Na 1ª instância foi dada como provada a seguinte factualidade:
“Com interesse para a questão, são de dar por assentes, por acordo das partes e prova documental não impugnada, os seguintes factos:
1. O Autor foi admitido a trabalhar sob a autoridade e direcção da Ré no dia 1/06/2014, através da celebração de um contrato de trabalho com termo e duração de seis meses, documento que se mostra junta aos autos a fls. 41 a 44 e cujo teor se dá por integralmente reproduzido (artigo 1º da p.i.)
2. Com a categoria de empregado de Snack de 2ª e para prestar 40 horas de trabalho semanais distribuídas por seis dias da semana com carácter rotativo (artigo 2º da p.i.)
3. Recebendo uma retribuição mensal base actual de €520,50 (artigo 3º da p.i.)
4. Nos termos da cláusula 8 do aludido contrato com a Epigrafe «Prazo do contrato e justificação do termo» foi estabelecido que:
“O presente contrato é celebrado pelo prazo de 6 meses, iniciando a sua vigência no dia 01-06-2014 e renovado por iguais períodos até ao limite máximo de renovações legalmente admissíveis, desde que a PRIMEIRA CONTRAENTE ou o SEGUNDO CONTRAENTE comunique, respectivamente, 15 ou 8 dias de o prazo expirar, por forma escrita, a vontade de o fazer cessar.

Usando a informação =
A: Indique se cada afirmação concorda com o texto sobre o contrato de trabalho do Autor, respondendo sim ou não e citando textualmente as palavras que o decidem: (i) o Autor começou a trabalhar para a Ré a 1/06/2014, com um contrato a termo de seis meses; (ii) as 40 horas semanais do Autor estavam distribuídas por cinco dias da semana; (iii) a retribuição mensal base atual do Autor era de €520,50.
B: Prossiga o texto sobre o contrato de trabalho do Autor a partir da sua última frase.
Os registos são material independente do texto sobre o contrato de trabalho.

Registos =
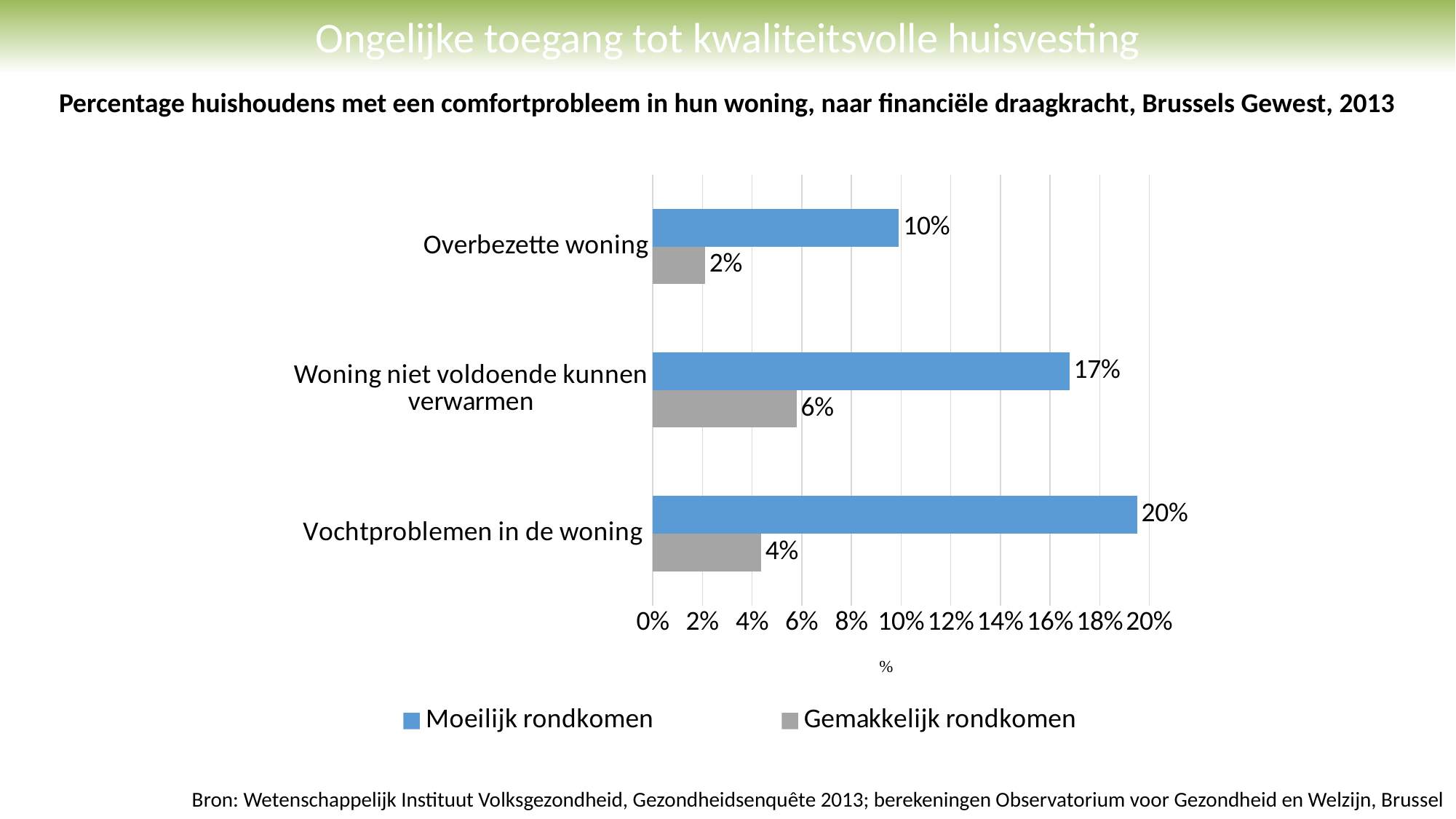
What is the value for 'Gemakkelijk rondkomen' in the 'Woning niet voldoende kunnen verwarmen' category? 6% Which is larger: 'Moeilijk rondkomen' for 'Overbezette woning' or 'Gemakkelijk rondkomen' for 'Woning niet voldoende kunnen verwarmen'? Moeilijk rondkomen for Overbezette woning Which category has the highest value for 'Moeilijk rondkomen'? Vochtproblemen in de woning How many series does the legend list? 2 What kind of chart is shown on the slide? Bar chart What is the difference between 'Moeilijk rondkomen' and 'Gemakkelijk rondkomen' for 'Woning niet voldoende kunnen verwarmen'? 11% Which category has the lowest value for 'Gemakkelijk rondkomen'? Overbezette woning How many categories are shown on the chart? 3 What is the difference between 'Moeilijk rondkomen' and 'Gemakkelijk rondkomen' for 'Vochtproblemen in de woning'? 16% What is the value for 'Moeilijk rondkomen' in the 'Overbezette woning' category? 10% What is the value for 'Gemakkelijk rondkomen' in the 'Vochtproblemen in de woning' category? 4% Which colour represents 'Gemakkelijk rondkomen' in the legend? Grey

---

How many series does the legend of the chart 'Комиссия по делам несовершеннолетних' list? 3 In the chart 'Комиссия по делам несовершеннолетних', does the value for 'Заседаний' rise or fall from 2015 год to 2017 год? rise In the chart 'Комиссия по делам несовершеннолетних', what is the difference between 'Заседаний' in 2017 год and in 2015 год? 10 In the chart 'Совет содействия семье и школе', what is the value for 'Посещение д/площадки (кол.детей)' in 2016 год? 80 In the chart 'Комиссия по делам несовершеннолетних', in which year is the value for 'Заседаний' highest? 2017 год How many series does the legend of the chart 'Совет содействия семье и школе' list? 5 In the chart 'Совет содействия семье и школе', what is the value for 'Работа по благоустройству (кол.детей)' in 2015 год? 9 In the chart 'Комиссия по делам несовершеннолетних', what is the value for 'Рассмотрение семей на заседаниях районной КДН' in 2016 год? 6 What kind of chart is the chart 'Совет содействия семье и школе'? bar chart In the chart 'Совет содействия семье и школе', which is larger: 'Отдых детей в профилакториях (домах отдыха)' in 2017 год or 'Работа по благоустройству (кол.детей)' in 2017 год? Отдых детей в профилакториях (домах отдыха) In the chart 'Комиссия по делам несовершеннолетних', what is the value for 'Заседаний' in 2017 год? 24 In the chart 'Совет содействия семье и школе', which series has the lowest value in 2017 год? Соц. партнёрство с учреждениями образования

Respostas abaixo =
A:
(i) Sim: "no dia 1/06/2014, através da celebração de um contrato de trabalho com termo e duração de seis meses".
(ii) Não: "40 horas de trabalho semanais distribuídas por seis dias da semana com carácter rotativo".
(iii) Sim: "uma retribuição mensal base actual de €520,50".

B:
2. Nos termos e para os efeitos do disposto no art.141º, nº 1, al. e) do Código do Trabalho, a estipulação do prazo definido no nº 1 desta cláusula tem como motivos justificativos, o acréscimo da actividade que se verifica em alguns períodos do ano e, consequentemente, o facto de o ramo a que se dedica a PRIMEIRA CONTRAENTE apresentar um ciclo de funcionamento que não é regular nem previsível. Desta forma a PRIMEIRA CONTRAENTE dispõe-se a assumir o risco de, no referido contexto, contratar um novo trabalhador por 6 meses, sem que possa estar certa de necessitar da actividade do mesmo durante todo aquele período, tendo sobretudo em atenção os ciclos irregulares e picos de actividade a que já se aludiu. Todavia, caso se venha a verificar que, durante o referido prazo de 6 meses, foram mais os períodos em que o SEGUNDO CONTRAENTE esteve inativo ou praticamente inactivo do que aqueles em que a sua força de trabalho foi totalmente absorvida pela entidade empregadora, caso em que se deverá concluir que houve sub-aproveitamento da sua actividade e, consequentemente, deficiente gestão de recursos humanos da PRIMEIRA CONTRAENTE, ver-se-á na contingência de não poder renovar contrato. A resposta a esta dúvida só poderá possível após a vigência do contrato pelo período de 6 meses (i.e. após passar por mais do que um ciclo de mercado). Assim, assumindo-se como possível este cenário de excesso de mão de obra - em termos médios anuais- a conscienciosa gestão dos recursos humanos impede a contratação de um novo trabalhador a título definitivo.
3. O presente contrato caduca data referida em 1. desde que a PRIMEIRA CONTRAENTE comunique à contraparte, respectivamente, quinze ou oito dias antes do prazo expirar, por forma escrita a vontade de o fazer cessar.”
5. Por carta registada de 16.11.2015, a Ré comunicou a não renovação do contrato de trabalho ao A. com efeitos a partir de 30.11.2015, conforme teor de doc. junto a fls. 9 que aqui se dá por integralmente reproduzido.”.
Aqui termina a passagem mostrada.